Your tasks =
**1)** From the excerpt on parenting, extract the stretch from "Fathers are there" through "dignity and values." word for word.
**2)** Pull out each row that contains the word "best".

Excerpt provided =
That means your job isn’t done when your kids grow up. It’s done when they can raise strong, healthy, wise children of their own, just like you’re trying to do now. That’s the real test of parenting: Can your children carry what you’ve taught them into the next generation?
Some people think the job ends at 18, that you feed them, house them, send them to school, and once they hit legal adulthood, it’s time to throw them to the wolves and hope they figure it out. But that mindset leaves too many young adults unprepared, unsupported, and unequipped to build strong families of their own. And the cycle of weak parenting repeats.
What Does Raising Future Parents Mean?
It means both mothers and fathers have special, essential roles that children desperately need. When one is missing or not doing their part, the child carries that hole with them for life.
Fathers are there to protect, provide, set limits, and prepare their children to face the real world with strength and responsibility. Kids need their dads to teach them that actions have consequences, and beyond that, to model how to take calculated risks, face challenges, and build long-term vision. Fathers help children think in terms of consequences that play out over time, rather than just the immediate moment. They show how courage is not the absence of fear, but the ability to manage it. They also help children set boundaries in relationships, teaching when to say no, when to stand firm, and how to protect their own dignity and values.

Records of scene-based questions =
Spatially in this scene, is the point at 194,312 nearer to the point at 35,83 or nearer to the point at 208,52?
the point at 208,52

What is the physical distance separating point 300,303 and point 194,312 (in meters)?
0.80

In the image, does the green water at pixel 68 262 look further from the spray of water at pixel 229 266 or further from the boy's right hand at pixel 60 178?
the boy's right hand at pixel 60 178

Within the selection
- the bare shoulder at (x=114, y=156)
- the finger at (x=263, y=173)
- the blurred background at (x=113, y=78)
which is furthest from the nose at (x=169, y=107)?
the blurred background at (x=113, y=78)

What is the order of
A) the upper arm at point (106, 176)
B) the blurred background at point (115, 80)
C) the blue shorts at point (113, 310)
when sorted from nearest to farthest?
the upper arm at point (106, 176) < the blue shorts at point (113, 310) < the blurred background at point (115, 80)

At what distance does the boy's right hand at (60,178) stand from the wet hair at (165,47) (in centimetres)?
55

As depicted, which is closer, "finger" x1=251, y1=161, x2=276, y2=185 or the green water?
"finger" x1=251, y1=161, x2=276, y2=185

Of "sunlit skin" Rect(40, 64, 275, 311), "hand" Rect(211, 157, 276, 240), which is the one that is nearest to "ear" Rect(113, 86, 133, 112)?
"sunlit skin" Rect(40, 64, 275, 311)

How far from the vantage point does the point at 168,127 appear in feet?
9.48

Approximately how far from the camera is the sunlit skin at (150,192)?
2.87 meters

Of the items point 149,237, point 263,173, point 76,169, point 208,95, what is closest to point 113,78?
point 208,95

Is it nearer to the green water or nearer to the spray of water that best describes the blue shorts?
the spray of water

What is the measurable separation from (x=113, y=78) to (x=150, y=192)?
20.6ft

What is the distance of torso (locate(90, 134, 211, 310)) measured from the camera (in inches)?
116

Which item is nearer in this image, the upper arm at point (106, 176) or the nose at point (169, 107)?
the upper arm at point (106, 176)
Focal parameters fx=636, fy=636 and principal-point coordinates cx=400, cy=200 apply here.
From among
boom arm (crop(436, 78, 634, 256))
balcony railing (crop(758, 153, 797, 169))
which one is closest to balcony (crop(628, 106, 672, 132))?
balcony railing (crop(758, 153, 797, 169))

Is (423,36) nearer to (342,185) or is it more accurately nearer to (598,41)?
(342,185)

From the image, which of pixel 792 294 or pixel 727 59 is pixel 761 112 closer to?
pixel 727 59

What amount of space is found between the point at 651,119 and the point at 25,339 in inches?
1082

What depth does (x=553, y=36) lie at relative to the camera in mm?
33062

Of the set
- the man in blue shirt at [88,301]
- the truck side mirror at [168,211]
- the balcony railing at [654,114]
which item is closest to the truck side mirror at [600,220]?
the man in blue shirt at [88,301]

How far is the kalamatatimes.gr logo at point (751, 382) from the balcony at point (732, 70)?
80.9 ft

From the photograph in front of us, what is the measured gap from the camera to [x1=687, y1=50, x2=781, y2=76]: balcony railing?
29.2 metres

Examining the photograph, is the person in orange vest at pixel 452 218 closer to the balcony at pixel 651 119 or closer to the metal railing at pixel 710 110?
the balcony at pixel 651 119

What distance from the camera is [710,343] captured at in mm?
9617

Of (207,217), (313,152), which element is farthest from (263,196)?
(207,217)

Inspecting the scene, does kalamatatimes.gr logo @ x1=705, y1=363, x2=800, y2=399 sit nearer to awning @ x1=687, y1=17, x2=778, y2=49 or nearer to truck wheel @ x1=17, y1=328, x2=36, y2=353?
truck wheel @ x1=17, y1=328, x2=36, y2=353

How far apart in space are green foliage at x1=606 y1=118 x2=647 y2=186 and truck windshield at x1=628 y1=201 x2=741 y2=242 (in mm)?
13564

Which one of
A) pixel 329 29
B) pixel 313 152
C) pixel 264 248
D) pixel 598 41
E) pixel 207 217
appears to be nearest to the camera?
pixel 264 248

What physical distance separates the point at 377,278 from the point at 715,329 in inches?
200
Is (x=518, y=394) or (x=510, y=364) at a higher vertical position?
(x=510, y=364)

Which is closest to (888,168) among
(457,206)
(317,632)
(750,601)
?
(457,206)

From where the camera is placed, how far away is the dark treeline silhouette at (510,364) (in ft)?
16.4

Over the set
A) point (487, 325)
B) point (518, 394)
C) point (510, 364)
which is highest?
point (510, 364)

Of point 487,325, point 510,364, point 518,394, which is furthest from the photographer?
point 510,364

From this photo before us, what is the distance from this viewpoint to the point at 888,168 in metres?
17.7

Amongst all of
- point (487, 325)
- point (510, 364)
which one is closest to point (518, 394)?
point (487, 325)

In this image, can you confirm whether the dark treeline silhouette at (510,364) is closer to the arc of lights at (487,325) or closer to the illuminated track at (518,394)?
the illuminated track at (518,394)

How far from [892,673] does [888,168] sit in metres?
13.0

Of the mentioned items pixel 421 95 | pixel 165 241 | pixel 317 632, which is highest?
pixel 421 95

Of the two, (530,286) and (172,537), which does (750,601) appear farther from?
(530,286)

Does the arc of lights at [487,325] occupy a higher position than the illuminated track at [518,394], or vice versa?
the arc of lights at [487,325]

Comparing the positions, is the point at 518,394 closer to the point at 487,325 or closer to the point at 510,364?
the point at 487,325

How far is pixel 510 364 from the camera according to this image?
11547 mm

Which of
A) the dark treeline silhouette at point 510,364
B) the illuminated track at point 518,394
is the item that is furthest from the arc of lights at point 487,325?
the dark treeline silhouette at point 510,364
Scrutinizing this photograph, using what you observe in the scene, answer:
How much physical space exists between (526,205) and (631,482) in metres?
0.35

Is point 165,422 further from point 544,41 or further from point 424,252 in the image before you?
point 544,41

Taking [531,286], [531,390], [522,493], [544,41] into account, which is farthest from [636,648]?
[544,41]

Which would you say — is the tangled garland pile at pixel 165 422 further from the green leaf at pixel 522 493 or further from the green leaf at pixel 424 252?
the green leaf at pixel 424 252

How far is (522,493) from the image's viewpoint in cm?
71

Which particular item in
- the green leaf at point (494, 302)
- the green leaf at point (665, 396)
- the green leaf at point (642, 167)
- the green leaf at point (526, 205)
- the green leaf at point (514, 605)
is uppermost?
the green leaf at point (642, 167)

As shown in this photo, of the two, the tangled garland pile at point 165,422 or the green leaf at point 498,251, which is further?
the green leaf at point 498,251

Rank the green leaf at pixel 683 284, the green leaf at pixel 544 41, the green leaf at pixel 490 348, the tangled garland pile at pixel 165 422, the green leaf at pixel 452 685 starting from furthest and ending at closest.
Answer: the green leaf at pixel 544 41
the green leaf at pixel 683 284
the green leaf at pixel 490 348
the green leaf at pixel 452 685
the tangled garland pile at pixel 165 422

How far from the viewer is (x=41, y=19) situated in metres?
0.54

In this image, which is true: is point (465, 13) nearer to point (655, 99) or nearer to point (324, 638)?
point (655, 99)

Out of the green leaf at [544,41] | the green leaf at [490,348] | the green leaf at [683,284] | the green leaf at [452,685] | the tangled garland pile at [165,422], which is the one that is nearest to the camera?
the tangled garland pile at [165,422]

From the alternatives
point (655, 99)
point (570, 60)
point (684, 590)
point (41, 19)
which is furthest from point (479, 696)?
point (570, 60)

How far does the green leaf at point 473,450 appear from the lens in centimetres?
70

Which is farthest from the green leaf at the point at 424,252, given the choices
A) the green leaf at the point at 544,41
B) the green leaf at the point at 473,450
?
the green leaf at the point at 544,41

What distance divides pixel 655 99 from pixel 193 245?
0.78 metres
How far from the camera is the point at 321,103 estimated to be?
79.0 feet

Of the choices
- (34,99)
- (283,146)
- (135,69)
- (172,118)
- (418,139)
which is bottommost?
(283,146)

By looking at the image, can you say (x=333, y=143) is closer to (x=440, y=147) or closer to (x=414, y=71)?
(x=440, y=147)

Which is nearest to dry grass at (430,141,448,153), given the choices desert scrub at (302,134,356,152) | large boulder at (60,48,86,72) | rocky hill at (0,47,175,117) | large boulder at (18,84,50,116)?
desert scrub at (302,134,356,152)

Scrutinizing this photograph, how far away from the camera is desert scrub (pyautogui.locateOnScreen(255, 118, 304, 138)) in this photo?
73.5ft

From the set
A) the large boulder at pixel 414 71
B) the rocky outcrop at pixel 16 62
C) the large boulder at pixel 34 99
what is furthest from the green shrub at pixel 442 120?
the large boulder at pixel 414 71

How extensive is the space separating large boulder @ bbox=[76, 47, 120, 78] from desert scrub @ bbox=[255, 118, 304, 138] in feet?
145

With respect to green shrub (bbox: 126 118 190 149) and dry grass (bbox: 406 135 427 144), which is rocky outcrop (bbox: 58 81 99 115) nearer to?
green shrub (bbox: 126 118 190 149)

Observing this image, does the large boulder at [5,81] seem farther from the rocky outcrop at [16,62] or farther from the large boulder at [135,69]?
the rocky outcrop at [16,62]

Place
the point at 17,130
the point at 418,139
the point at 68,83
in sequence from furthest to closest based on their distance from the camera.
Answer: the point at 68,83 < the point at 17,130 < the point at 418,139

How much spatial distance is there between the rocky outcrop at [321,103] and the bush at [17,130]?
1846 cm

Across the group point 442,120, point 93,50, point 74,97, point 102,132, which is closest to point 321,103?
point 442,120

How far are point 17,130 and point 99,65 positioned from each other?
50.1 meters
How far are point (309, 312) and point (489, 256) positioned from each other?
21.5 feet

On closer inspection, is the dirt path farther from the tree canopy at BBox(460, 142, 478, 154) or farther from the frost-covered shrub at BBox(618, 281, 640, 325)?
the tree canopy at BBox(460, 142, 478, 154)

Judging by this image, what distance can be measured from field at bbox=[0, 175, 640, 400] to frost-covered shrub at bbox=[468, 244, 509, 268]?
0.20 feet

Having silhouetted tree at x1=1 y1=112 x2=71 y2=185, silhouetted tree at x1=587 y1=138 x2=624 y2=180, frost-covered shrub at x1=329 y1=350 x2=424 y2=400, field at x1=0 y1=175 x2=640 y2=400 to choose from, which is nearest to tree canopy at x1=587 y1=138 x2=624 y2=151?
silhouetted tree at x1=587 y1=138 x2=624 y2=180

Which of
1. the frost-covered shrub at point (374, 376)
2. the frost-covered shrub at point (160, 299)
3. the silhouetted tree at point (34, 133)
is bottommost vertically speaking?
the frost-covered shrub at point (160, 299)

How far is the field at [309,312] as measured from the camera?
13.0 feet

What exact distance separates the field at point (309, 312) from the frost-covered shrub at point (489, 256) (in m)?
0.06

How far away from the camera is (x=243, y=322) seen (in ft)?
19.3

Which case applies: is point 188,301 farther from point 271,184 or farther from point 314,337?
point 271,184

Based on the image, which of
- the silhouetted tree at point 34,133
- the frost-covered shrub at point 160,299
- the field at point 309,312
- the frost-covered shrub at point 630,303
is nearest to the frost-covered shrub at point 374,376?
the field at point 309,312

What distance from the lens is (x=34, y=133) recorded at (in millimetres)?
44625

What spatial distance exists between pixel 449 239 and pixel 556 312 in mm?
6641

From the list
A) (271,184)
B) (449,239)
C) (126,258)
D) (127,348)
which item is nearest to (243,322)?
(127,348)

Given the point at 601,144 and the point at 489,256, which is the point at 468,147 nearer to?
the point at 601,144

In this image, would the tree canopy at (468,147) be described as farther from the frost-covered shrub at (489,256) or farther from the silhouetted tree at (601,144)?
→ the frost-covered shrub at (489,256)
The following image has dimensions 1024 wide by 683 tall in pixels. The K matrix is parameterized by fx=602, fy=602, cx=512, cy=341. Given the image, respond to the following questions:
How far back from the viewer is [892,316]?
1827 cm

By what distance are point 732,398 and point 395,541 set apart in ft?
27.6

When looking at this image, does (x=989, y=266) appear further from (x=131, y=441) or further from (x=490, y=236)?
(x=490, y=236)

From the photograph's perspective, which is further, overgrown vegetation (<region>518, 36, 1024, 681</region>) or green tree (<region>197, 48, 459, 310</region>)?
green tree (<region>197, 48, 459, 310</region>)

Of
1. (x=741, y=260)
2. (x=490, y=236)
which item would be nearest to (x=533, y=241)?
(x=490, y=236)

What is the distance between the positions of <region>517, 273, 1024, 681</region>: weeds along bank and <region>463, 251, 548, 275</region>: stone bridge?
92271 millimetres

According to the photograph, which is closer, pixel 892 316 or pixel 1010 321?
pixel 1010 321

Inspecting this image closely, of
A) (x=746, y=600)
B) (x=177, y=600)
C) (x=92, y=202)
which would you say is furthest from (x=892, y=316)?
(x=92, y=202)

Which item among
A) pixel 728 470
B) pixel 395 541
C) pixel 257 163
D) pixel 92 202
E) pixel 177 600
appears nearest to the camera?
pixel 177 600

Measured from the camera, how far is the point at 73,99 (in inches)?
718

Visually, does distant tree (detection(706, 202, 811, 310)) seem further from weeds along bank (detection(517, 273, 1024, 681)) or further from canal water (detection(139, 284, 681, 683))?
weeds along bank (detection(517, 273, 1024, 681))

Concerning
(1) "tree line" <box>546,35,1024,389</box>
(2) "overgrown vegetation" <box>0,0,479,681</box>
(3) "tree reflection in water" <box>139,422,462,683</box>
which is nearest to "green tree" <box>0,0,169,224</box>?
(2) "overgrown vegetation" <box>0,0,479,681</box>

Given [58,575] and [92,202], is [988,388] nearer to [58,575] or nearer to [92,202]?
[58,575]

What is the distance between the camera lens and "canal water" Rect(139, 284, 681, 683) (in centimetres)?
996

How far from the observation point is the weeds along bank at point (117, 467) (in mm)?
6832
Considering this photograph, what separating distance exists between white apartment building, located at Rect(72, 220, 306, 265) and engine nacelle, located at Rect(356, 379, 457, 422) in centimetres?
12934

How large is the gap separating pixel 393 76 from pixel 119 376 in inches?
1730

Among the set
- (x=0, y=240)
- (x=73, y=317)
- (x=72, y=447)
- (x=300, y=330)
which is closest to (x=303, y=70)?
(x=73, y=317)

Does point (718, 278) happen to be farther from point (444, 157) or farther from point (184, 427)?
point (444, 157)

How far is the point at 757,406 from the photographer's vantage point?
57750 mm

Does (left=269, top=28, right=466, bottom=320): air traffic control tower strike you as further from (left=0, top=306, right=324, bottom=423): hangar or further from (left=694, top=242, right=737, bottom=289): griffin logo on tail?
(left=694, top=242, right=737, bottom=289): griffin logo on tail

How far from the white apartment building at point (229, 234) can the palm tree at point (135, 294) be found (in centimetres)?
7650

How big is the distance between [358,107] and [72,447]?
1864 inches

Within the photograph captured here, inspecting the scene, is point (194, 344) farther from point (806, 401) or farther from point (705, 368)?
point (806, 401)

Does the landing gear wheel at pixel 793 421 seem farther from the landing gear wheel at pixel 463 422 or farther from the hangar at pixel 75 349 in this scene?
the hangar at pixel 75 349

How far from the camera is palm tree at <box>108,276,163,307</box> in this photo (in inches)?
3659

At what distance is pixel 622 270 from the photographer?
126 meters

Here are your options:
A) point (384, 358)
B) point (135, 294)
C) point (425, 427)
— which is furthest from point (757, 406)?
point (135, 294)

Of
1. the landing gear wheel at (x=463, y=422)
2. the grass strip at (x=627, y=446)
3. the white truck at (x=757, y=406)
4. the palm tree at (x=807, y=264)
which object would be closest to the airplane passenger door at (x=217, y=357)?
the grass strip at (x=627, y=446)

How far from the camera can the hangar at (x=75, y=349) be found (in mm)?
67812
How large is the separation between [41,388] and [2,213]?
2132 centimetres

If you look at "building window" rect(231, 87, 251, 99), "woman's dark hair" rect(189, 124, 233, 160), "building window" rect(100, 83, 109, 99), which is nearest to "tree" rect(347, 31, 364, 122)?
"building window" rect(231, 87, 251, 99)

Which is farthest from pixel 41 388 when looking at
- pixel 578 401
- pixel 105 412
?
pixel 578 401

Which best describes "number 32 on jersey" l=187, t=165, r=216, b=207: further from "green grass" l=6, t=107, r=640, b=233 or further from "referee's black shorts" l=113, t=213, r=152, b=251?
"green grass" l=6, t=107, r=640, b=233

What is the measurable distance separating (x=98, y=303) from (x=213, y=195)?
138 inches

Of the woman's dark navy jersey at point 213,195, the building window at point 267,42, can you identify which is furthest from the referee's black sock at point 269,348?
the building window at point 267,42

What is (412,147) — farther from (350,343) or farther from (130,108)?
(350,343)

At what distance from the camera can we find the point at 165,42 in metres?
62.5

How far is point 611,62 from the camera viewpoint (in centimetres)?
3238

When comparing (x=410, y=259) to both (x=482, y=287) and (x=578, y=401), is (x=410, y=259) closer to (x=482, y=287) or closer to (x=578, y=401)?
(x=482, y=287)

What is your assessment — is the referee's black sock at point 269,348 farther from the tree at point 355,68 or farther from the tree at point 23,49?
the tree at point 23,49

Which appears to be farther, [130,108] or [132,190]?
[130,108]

Solutions below =
**1)**
Fathers are there to protect, provide, set limits, and prepare their children to face the real world with strength and responsibility. Kids need their dads to teach them that actions have consequences, and beyond that, to model how to take calculated risks, face challenges, and build long-term vision. Fathers help children think in terms of consequences that play out over time, rather than just the immediate moment. They show how courage is not the absence of fear, but the ability to manage it. They also help children set boundaries in relationships, teaching when to say no, when to stand firm, and how to protect their own dignity and values.

**2)**
Is it nearer to the green water or nearer to the spray of water that best describes the blue shorts?
Which best describes "number 32 on jersey" l=187, t=165, r=216, b=207: further from "green grass" l=6, t=107, r=640, b=233 or further from "referee's black shorts" l=113, t=213, r=152, b=251?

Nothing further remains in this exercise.